Balance is the orchestrator's job, not the expert's. This is the single most important prompt design principle.
Delegating synthesis to another agent loses the orchestrator's global context. The orchestrator has seen all outputs and knows the original question's stakes. No subagent has that full picture.
- Model: Opus-tier for strategy/judgment, Sonnet-tier for execution/audit
- Typical: N × model cost ≈ $1-3 for a 3-expert panel
- Timeout: 10 min per expert
| Scenario | Response |
|---|---|
| 1 expert fails | Retry once, then synthesize with available results + disclaimer |
| 2+ experts fail | Panel is degraded; fall back to single-agent or retry later |
| All experts agree | That's fine — you have consensus. Optionally spawn a devil's advocate in v2 |
| One expert contradicts their role | Orchestrator notices and either ignores or re-prompts |
Panel is a general framework. Special cases:
| Configuration | Effect |
|---|---|
| 2 experts with opposing roles | ≈ Lightweight debate |
| Experts from different model providers | ≈ Lightweight tournament |
| "Red Team" as one of the roles | ≈ Adversarial review |
| Domain experts (e.g., quant + risk + market) | ≈ Advisory council |
This is why Panel was built first — it covers ~80% of use cases that Debate, Council, and Tournament would serve.
Question: "Should we allocate 30% of lending capital to the 15-day tier?"
Experts:
- Conservative Lender: Focus on safety, minimize drawdown risk
- Aggressive Quant: Maximize APY, tolerate variance
- Risk Manager: Focus on tail risk and regime transitions
Each expert reads the backtest data and market context, then responds with:
- Position (1-2 sentences)
- Key Evidence (3-5 bullets with sources)
- Risks/Blindspots from their perspective
- Confidence: high/medium/low
Orchestrator synthesizes: where they agree (high confidence), where they disagree (needs investigation), and a recommendation.
See templates/expert-brief.md and templates/synthesis-prompt.md.

• INFORMATION PROVIDED:

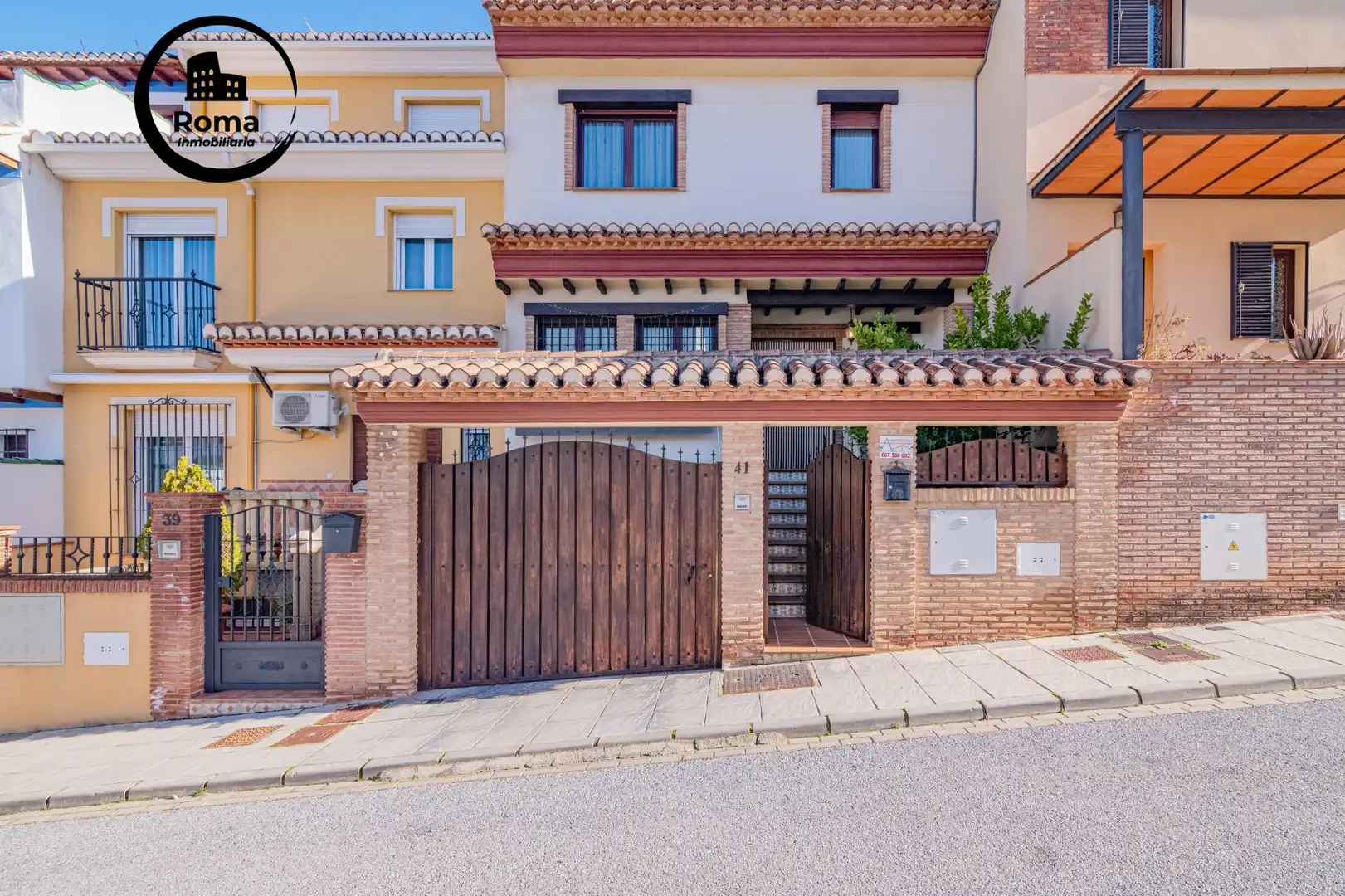 Vista exterior de Casa adosada en venta en La Zubia con Aire acondicionado, Calefacción y Piscina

• EXERCISE OBJECTIVE: Write out, word for word, the part of the expert-panel text above that runs from "- Risks/Blindspots from" up to and including "and a recommendation.".

• YOUR SOLUTION:
- Risks/Blindspots from their perspective
- Confidence: high/medium/low
Orchestrator synthesizes: where they agree (high confidence), where they disagree (needs investigation), and a recommendation.